モーラを考慮した Fine-tuning による口語短歌生成
短歌における言語モデルの実応用 –歌人の視点を通した生成と作歌支援の実践から–
短歌における自然言語生成の受容と有用性の検討

関連記事/イベントなど

おわりに

本記事では、6月20日に発売の『AIは短歌をどう詠むか』について紹介いたしました。

「短歌を生成するAI」のデモを制作したのが2020年の冬頃。その後、いろいろなタイミングがうまく重なって、たくさんの方の協力を得て、さまざまな形になった〈短歌AI〉が見てきた風景があります。それを、みなさんと一緒に眺められるような本になりました。

またこれまでの間に、開発者・実作者としてひとりで考えてはいたけれど、みなさんへ伝える機会のなかった内容を改めて文章にすることもできたかと思っています。

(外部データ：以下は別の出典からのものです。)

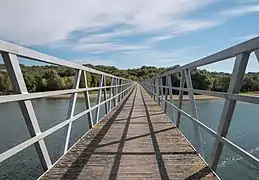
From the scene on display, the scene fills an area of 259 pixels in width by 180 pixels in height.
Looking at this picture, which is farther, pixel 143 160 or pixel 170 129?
pixel 170 129

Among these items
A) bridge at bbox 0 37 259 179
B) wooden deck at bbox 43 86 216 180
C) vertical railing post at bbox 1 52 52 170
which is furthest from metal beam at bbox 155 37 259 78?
vertical railing post at bbox 1 52 52 170

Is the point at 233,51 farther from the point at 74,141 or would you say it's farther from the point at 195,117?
the point at 74,141

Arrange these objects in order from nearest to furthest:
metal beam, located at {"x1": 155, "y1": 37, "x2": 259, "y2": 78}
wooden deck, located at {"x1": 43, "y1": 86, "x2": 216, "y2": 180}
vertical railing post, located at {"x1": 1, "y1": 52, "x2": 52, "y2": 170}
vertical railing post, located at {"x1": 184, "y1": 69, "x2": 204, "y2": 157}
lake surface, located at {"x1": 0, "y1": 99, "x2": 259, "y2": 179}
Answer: metal beam, located at {"x1": 155, "y1": 37, "x2": 259, "y2": 78} → vertical railing post, located at {"x1": 1, "y1": 52, "x2": 52, "y2": 170} → wooden deck, located at {"x1": 43, "y1": 86, "x2": 216, "y2": 180} → vertical railing post, located at {"x1": 184, "y1": 69, "x2": 204, "y2": 157} → lake surface, located at {"x1": 0, "y1": 99, "x2": 259, "y2": 179}

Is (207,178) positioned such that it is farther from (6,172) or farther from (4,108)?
(4,108)

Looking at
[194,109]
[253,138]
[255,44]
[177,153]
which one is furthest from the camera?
[253,138]

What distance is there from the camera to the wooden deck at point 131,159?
91.3 inches

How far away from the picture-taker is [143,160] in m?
2.73

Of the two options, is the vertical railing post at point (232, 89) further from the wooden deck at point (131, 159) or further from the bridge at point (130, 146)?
the wooden deck at point (131, 159)

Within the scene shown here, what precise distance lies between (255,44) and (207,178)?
1.14m

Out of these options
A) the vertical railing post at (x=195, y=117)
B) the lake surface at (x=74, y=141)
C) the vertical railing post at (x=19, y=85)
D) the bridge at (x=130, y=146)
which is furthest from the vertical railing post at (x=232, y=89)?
the lake surface at (x=74, y=141)

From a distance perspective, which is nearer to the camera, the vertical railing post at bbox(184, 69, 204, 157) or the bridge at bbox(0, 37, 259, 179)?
the bridge at bbox(0, 37, 259, 179)

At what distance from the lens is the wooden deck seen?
2318 mm

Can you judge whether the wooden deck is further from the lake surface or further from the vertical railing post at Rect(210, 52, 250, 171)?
the lake surface

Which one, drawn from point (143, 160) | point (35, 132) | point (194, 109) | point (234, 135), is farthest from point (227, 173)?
point (35, 132)
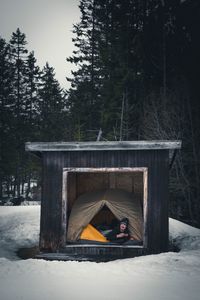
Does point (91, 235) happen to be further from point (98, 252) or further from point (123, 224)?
point (123, 224)

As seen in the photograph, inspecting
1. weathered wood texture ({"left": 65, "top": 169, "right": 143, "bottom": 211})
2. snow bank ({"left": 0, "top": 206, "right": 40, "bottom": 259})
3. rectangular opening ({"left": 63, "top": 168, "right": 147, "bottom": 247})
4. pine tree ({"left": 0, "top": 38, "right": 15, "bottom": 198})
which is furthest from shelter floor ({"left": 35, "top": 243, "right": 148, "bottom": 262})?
pine tree ({"left": 0, "top": 38, "right": 15, "bottom": 198})

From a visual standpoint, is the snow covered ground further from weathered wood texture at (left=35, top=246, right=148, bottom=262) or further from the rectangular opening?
the rectangular opening

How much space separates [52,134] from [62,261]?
35.8 m

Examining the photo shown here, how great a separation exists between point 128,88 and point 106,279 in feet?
81.3

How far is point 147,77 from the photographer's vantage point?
96.0 ft

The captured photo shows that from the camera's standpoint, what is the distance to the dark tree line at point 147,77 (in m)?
23.9

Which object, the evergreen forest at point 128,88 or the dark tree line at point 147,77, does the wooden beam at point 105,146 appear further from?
the dark tree line at point 147,77

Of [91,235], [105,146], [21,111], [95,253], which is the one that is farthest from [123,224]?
[21,111]

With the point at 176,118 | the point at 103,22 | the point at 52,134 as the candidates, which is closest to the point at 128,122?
the point at 176,118

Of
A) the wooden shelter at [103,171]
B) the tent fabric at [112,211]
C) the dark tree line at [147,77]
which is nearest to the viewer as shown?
the wooden shelter at [103,171]

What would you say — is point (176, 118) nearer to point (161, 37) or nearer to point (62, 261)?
point (161, 37)

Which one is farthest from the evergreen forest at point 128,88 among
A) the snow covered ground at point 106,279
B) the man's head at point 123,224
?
the snow covered ground at point 106,279

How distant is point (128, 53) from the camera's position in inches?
1220

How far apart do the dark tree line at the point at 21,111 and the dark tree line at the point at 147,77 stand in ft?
28.6
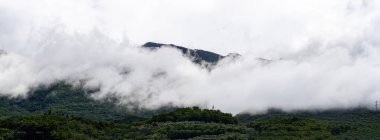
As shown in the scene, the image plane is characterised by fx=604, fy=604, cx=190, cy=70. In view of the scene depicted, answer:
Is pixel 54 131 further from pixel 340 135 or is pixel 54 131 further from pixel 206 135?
pixel 340 135

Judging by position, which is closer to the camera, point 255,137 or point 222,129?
point 255,137

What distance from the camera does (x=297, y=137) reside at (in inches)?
7490

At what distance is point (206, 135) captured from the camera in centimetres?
18988

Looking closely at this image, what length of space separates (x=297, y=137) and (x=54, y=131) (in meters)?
78.7

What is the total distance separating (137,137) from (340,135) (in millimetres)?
66687

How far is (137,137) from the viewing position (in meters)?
193

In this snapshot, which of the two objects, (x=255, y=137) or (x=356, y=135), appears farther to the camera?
(x=356, y=135)

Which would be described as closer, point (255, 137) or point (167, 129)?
point (255, 137)

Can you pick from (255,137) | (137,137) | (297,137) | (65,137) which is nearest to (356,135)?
(297,137)

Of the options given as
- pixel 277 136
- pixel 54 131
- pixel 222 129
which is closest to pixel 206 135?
pixel 222 129

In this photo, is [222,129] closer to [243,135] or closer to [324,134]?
[243,135]

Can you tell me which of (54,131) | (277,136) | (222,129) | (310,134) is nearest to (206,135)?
(222,129)

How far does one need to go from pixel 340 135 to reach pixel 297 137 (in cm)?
1817

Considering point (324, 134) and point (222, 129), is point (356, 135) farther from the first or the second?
point (222, 129)
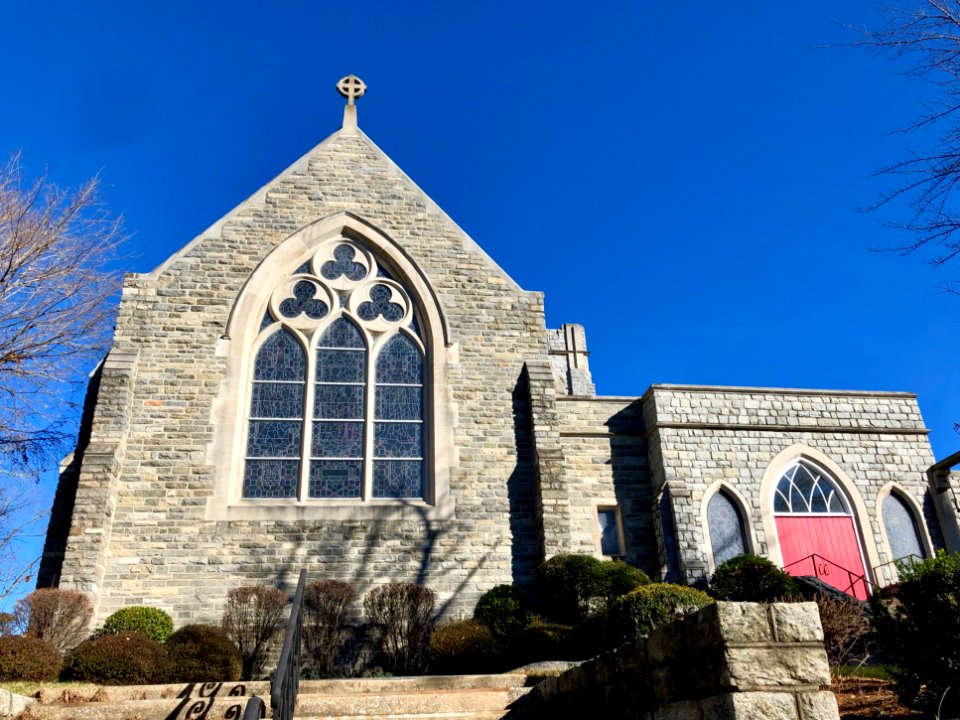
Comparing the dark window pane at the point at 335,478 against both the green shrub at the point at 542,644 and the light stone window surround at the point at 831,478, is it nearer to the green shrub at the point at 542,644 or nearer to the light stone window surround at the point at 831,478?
the green shrub at the point at 542,644

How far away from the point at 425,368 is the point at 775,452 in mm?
6057

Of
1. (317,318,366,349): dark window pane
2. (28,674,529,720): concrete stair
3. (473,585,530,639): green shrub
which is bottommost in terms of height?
(28,674,529,720): concrete stair

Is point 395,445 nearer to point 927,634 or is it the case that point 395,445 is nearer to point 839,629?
point 839,629

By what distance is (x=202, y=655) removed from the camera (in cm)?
970

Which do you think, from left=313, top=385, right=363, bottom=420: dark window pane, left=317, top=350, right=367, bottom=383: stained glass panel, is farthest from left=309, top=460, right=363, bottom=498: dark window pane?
left=317, top=350, right=367, bottom=383: stained glass panel

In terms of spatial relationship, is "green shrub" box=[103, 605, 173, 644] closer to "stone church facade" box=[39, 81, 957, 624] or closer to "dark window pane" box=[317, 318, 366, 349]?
"stone church facade" box=[39, 81, 957, 624]

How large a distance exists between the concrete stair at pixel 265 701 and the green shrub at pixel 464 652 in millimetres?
2073

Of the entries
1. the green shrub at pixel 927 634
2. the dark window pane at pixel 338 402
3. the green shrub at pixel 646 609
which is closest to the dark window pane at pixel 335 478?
the dark window pane at pixel 338 402

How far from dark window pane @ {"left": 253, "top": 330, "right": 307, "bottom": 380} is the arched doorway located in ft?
26.8

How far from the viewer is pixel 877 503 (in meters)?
13.5

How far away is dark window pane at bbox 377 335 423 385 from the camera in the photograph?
13664 mm

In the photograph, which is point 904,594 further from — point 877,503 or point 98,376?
point 98,376

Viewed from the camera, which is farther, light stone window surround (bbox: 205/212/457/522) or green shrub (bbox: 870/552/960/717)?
light stone window surround (bbox: 205/212/457/522)

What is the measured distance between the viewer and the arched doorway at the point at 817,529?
13.0m
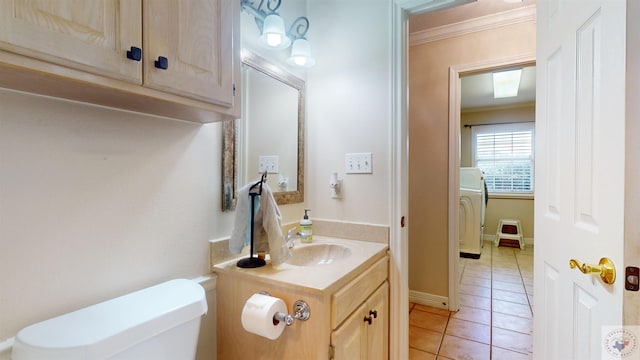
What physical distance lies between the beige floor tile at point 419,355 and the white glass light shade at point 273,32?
2.04 metres

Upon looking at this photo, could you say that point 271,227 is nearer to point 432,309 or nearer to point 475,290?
point 432,309

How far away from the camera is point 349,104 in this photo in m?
Result: 1.70

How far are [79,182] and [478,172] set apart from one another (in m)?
4.52

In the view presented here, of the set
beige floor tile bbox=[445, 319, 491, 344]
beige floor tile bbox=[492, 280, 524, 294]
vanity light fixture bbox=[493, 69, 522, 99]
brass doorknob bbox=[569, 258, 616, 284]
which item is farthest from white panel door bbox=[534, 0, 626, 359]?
vanity light fixture bbox=[493, 69, 522, 99]

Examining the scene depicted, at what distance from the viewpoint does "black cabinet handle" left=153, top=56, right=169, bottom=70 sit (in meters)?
0.74

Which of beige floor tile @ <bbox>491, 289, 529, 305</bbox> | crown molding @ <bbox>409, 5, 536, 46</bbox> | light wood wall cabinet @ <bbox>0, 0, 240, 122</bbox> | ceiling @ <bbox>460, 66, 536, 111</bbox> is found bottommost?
beige floor tile @ <bbox>491, 289, 529, 305</bbox>

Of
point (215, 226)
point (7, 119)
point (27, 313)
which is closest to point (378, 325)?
point (215, 226)

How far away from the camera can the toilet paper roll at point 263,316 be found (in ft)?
3.06

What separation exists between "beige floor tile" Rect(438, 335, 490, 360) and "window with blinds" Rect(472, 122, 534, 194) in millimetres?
3702

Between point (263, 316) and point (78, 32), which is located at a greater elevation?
point (78, 32)

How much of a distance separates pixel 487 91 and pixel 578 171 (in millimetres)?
3600

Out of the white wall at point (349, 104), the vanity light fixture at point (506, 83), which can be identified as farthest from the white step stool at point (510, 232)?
the white wall at point (349, 104)

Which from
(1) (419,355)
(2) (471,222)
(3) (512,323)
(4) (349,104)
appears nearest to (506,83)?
(2) (471,222)

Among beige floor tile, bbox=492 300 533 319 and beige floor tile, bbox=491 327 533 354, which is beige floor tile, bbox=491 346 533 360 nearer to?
beige floor tile, bbox=491 327 533 354
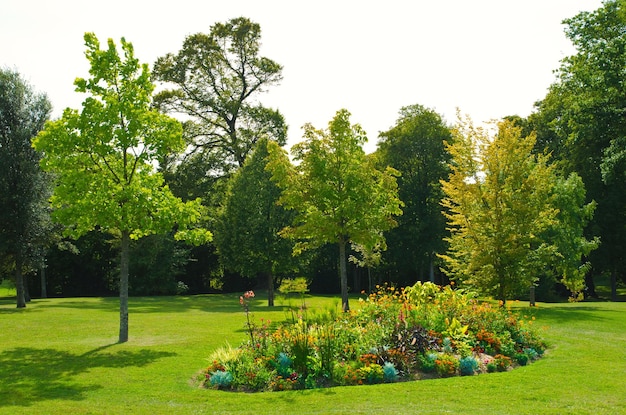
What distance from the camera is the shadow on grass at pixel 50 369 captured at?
985 cm

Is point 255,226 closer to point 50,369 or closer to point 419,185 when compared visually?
point 419,185

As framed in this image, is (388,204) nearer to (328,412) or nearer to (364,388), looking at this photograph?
(364,388)

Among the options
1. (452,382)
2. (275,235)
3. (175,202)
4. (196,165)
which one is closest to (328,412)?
(452,382)

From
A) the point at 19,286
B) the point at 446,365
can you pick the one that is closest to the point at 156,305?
the point at 19,286

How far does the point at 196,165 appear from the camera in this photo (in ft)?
142

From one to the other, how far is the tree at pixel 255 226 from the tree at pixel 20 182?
957cm

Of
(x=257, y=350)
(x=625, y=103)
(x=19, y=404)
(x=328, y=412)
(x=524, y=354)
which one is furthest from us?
(x=625, y=103)

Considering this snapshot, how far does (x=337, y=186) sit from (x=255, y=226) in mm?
7665

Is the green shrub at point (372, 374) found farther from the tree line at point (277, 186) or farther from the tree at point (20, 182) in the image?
the tree at point (20, 182)

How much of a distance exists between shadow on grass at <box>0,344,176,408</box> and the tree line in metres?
2.65

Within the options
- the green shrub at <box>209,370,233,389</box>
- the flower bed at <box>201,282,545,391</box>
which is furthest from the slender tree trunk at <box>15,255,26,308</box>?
the green shrub at <box>209,370,233,389</box>

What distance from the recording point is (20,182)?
2814 cm

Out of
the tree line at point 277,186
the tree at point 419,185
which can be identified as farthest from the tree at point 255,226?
the tree at point 419,185

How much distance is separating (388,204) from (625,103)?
12645 millimetres
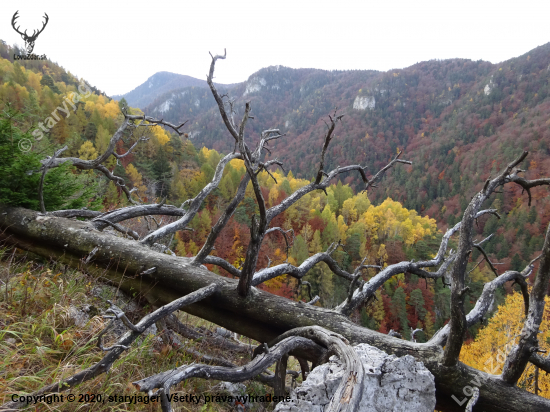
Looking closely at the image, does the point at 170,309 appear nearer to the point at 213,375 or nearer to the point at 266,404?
the point at 213,375

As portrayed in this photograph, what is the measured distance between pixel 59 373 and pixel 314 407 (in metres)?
2.16

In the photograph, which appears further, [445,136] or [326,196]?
[445,136]

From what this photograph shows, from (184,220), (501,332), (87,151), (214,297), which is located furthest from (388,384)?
(87,151)

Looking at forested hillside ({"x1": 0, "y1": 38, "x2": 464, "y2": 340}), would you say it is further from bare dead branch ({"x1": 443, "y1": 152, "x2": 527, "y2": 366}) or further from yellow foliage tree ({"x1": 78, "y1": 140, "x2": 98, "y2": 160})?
bare dead branch ({"x1": 443, "y1": 152, "x2": 527, "y2": 366})

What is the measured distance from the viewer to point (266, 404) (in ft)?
11.8

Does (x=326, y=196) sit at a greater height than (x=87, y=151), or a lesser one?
lesser

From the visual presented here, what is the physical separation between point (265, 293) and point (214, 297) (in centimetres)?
61

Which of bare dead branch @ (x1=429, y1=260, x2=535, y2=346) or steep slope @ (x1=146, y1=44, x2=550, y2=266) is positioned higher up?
steep slope @ (x1=146, y1=44, x2=550, y2=266)

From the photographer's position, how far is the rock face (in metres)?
1.98

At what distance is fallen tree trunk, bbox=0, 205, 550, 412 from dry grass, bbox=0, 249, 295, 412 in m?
0.42

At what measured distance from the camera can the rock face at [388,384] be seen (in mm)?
1976

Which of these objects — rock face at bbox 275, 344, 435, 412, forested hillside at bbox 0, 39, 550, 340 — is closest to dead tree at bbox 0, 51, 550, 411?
rock face at bbox 275, 344, 435, 412

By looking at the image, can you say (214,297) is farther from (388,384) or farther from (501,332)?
(501,332)

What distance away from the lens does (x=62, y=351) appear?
2.71m
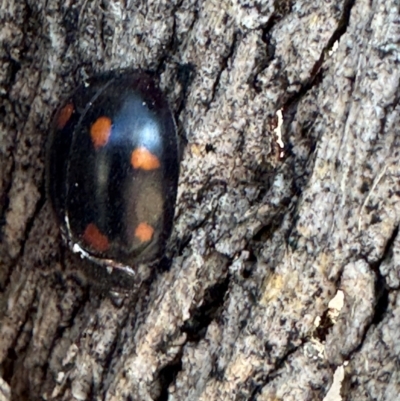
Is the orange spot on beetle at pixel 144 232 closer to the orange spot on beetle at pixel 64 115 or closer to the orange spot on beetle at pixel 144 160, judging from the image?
the orange spot on beetle at pixel 144 160

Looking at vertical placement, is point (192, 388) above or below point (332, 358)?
below

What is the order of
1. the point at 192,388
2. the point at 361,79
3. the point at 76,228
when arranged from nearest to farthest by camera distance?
the point at 361,79 → the point at 192,388 → the point at 76,228

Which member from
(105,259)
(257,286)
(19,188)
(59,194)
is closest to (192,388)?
(257,286)

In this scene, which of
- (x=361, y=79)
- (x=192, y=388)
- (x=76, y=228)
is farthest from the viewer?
(x=76, y=228)

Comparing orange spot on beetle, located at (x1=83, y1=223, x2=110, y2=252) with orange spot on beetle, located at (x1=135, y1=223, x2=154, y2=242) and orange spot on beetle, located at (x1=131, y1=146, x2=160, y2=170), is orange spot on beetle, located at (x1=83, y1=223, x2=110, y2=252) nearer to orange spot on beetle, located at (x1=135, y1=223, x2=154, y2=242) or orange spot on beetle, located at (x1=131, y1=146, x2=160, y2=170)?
orange spot on beetle, located at (x1=135, y1=223, x2=154, y2=242)

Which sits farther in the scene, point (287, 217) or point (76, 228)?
point (76, 228)

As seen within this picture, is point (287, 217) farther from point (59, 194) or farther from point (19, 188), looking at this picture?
point (19, 188)

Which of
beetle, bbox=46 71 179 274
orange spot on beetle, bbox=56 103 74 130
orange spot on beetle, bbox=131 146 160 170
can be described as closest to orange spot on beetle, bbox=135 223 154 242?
beetle, bbox=46 71 179 274

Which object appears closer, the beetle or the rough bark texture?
the rough bark texture
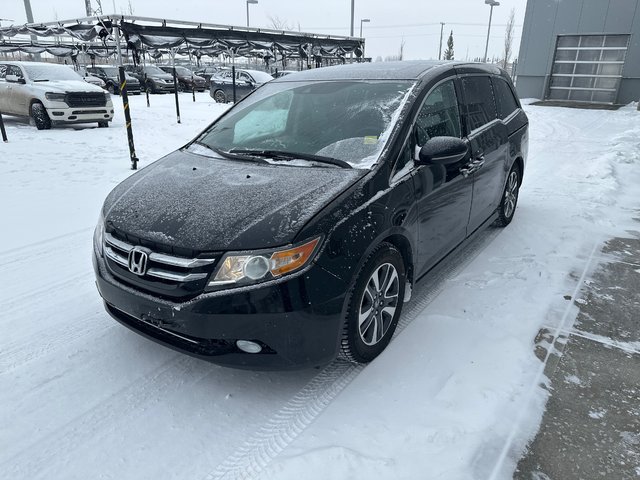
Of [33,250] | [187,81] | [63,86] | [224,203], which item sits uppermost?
[224,203]

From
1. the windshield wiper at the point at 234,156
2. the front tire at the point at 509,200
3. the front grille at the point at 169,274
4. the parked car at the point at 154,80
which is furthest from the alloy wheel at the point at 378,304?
the parked car at the point at 154,80

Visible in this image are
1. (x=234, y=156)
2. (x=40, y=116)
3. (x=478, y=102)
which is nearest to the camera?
(x=234, y=156)

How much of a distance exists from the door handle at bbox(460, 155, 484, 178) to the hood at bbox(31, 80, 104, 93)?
36.5 feet

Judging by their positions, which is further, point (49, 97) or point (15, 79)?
point (15, 79)

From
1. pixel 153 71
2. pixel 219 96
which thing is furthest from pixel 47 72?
pixel 153 71

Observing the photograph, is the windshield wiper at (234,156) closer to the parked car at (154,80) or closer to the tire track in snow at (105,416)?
the tire track in snow at (105,416)

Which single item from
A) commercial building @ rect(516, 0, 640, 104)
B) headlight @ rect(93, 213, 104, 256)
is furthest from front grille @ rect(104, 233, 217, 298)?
commercial building @ rect(516, 0, 640, 104)

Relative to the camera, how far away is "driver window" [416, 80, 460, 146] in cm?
330

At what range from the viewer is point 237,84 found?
63.1ft

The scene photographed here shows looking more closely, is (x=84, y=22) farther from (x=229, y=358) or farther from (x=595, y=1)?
(x=595, y=1)

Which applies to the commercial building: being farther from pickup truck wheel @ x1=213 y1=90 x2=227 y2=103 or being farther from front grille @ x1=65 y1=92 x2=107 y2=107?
front grille @ x1=65 y1=92 x2=107 y2=107

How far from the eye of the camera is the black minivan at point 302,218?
2377mm

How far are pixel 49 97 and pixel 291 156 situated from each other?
10808mm

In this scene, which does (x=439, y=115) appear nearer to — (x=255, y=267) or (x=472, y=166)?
(x=472, y=166)
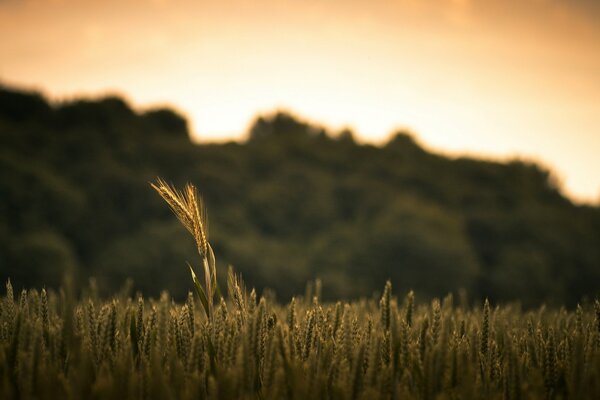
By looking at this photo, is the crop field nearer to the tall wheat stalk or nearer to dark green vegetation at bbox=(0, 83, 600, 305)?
the tall wheat stalk

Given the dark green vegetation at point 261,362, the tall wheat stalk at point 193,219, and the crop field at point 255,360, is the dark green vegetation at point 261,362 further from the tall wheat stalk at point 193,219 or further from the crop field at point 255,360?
the tall wheat stalk at point 193,219

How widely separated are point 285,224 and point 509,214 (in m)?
12.0

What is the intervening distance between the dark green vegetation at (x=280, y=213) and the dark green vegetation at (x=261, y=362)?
2159 cm

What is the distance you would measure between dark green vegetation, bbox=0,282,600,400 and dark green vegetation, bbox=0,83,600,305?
2159cm

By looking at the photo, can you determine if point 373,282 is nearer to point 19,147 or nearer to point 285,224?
point 285,224

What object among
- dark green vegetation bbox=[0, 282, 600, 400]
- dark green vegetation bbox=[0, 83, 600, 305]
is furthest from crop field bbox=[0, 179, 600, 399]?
dark green vegetation bbox=[0, 83, 600, 305]

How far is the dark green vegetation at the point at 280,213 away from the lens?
81.8 ft

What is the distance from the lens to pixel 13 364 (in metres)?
1.99

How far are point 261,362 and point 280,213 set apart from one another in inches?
1139

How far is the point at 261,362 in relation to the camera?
2289mm

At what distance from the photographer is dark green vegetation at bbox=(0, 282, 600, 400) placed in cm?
173

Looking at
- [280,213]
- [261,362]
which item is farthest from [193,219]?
[280,213]

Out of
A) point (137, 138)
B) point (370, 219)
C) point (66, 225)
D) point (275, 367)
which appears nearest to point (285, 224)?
point (370, 219)

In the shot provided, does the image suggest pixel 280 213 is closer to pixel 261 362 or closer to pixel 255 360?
pixel 261 362
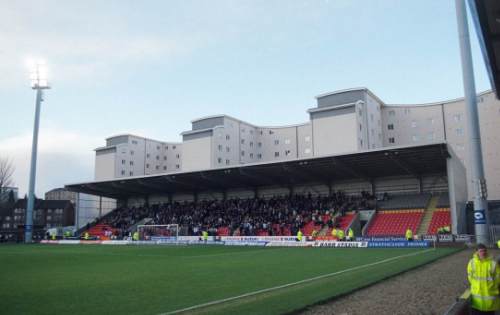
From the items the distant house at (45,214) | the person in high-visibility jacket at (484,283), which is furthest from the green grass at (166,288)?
the distant house at (45,214)

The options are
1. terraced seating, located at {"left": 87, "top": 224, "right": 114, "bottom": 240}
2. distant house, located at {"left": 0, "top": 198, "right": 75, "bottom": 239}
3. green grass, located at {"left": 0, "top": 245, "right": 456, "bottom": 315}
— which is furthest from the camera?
distant house, located at {"left": 0, "top": 198, "right": 75, "bottom": 239}

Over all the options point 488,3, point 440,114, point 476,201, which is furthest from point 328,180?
point 488,3

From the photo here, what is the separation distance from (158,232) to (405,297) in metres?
42.6

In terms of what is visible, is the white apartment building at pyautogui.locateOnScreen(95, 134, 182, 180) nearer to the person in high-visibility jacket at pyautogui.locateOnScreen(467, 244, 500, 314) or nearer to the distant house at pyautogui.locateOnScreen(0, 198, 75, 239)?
the distant house at pyautogui.locateOnScreen(0, 198, 75, 239)

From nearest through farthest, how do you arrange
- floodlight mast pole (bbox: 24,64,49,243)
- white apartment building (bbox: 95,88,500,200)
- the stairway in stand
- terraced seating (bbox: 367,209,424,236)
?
the stairway in stand < terraced seating (bbox: 367,209,424,236) < white apartment building (bbox: 95,88,500,200) < floodlight mast pole (bbox: 24,64,49,243)

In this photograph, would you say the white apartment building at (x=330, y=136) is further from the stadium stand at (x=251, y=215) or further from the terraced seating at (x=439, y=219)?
the stadium stand at (x=251, y=215)

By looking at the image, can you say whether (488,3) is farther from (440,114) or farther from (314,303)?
(440,114)

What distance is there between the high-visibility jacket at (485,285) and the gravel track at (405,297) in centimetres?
202

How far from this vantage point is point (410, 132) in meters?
57.3

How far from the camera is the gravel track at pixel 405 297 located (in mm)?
8812

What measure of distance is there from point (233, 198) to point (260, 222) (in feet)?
36.4

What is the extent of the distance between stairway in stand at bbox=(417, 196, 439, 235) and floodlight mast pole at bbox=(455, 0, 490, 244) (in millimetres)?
18751

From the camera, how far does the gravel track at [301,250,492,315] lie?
8812 mm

これまで〈短歌AI〉に触れていただいた方々、そしてこれから本を手に取られる全ての方に感謝いたします。

 現代新書の正方形

講談社現代新書おなじみの「表紙の正方形」ですが、この「色」の希望を著者が出せるというのに驚きました。私は、かつて撮影した天香久山(万葉集に収められている「春すぎて夏来るらし白たへの衣干したり天の香具山」の山)の画像から抽出した、深い青を提出しました。なんで!というのは、本文をご覧になれば、きっとお分かりいただけるでしょう。